Circulation enhancer

The health benefits of Omega-3 and Omega-6

Medicinal practice in humans tells us that an imbalance of omega-3 and omega-6 in the diet can lead to health risks. Disorders of the heart and circulatory system are the leading cause of death globally, and many widespread illnesses have been associated with inflammation. High intake of inflammation-reducing omega-3 fatty acids has been shown to have beneficial effects on, for example, the heart and immune system.

In addition, omega-3 fatty acids have been shown to be essential for brain development and good mental health.

  • The two most important and best documented omega-3 fatty acids are EPA (20:5 n-3) and DHA (22:6 n-3).
  • The cell membranes in both humans and salmon contain a naturally high content of omega-6 fatty acids. As much as 15-20% of the membrane is the inflammation-countering, omega-6 fatty acid, arachidonic acid (ARA). In comparison, the ratios of EPA and DHA are approximately 1% and 2.5% respectively. 

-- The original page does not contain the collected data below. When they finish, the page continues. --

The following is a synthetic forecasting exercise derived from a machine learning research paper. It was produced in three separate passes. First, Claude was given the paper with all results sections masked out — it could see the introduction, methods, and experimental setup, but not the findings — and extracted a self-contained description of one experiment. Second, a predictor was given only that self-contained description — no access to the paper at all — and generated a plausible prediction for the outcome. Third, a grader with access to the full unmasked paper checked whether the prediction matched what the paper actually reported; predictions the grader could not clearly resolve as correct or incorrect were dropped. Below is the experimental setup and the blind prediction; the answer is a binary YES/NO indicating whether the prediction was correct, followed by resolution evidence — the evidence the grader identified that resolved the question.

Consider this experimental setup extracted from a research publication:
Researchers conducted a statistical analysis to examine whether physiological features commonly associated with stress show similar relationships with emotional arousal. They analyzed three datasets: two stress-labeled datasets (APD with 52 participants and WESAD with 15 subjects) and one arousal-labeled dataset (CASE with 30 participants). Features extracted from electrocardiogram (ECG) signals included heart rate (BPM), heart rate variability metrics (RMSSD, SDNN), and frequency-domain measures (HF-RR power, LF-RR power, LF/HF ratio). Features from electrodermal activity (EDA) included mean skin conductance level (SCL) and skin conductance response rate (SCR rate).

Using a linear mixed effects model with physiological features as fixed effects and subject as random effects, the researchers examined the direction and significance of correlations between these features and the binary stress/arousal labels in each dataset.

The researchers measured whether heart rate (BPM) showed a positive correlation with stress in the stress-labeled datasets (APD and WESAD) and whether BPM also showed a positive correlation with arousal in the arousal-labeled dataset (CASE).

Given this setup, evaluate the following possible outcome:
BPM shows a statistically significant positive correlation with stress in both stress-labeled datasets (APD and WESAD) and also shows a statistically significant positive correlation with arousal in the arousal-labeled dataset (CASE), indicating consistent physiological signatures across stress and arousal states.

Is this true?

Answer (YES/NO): YES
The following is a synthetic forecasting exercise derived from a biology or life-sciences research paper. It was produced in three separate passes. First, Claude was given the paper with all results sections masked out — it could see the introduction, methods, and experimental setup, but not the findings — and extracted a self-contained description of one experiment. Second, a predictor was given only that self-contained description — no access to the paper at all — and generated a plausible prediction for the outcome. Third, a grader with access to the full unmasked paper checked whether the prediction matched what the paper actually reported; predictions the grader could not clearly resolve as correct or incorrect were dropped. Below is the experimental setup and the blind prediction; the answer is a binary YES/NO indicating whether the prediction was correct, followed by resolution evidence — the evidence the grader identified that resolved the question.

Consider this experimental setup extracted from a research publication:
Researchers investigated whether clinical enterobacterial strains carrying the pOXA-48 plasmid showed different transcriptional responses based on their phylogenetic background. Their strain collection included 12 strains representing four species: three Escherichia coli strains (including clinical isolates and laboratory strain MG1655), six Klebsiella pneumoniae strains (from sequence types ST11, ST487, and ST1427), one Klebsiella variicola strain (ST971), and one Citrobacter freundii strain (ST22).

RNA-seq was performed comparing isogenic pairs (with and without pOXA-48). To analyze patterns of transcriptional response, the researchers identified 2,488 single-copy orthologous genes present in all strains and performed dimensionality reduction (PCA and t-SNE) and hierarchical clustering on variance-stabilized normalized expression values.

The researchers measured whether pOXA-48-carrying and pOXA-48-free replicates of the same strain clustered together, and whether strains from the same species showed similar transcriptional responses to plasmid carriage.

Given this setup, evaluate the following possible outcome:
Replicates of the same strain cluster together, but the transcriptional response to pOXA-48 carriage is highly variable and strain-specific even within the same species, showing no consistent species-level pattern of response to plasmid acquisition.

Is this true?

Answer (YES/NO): YES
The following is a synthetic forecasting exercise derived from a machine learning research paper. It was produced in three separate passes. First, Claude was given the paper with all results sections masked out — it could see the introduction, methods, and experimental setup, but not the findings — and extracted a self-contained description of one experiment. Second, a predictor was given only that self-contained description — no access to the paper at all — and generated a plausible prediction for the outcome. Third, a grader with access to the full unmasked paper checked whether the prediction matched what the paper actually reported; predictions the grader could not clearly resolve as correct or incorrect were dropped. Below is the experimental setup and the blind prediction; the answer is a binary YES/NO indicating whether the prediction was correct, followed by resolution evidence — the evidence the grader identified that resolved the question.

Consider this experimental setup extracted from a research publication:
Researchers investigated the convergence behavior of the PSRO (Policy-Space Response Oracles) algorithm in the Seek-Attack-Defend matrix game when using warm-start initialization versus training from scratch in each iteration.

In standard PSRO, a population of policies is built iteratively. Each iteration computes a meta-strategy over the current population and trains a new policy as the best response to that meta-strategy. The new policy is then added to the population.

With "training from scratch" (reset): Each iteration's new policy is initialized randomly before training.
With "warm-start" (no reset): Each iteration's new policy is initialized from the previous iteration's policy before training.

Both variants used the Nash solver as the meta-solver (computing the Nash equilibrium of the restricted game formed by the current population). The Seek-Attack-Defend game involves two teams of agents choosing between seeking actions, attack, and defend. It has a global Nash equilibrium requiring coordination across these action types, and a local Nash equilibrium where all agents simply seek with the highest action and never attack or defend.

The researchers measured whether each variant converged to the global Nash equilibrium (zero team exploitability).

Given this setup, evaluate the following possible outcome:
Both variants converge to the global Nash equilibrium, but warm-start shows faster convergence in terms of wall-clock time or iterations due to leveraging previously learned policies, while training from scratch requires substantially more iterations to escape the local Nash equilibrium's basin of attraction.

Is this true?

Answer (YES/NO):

Higher concentrations of EPA and DHA in the diet lead to higher proportions of these being absorbed into the cell membranes of tissues, at the expense of ARA. This will be significant for the outcome of an inflammatory process if the cell becomes affected. Changes in the membrane composition of inflammatory cells will bring about a number of additional effects and be significant for the immune system.

These should be changed.  

The effect of a balance between Omega-3 and Omega-6

It has been proven that the relationship between the amounts of omega-3 and omega-6 fatty acids that are present is significant in influencing the course of an inflammation. Both are precursors to neurotransmitters that either help or hinder the inflammation process. To convert these fatty acids, specific enzymes having a limited working capacity are utilised.  


The importance of the sources of Omega-3 and Omega-6

Omega-3 fatty acids can be formed in both marine and non-marine organisms, but the structural construction of the compounds is different for the two sources. Marine fatty acids are long (20 or more carbon atoms), whilst vegetable fats are shorter (18 or less carbon atoms).  This affects their properties and their effects on the body.

Avocados and walnuts are examples of plants that are rich in short-chain omega-3 fatty acids and consumption of these has a number of beneficial health effects. Their effects on the circulatory system and the immune system are, however, dissimilar to those of long-chain marine fatty acids, and to obtain all the health benefits, it is important that the diet also includes adequate supplies of EPA and DHA.

Carrier molecules determine the effect

Extensive research has shown that the distribution and effect of EPA and DHA in the body depends on how they are absorbed and transported into the body. Fatty acids can be linked to a diversity of carrier molecules that have an impact on where and how they can be used. 

Studies have shown that phospholipid carriers of EPA and DHA from Antarctic krill (Euphasia superba) produce a different distribution in the body than when equivalent amounts of essential omega-3 fatty acids are obtained from other sources. Specifically, this includes increased levels of EPA and DHA in major organs such as the brain and heart.

Furthermore, reduced fat accumulations in the liver have been measured when krill has been used as a feed, as well as reduced amounts of fat deposited between organs in the abdominal cavity.

This suggests that krill oil leads to a different distribution and metabolism of fat in the body than fish oil.

Biochemical analyses of the composition of fatty acids in the myocardium of fish placed on trial diets, showed increased levels of EPA and a higher EPA / ARA ratio in all 3 trials.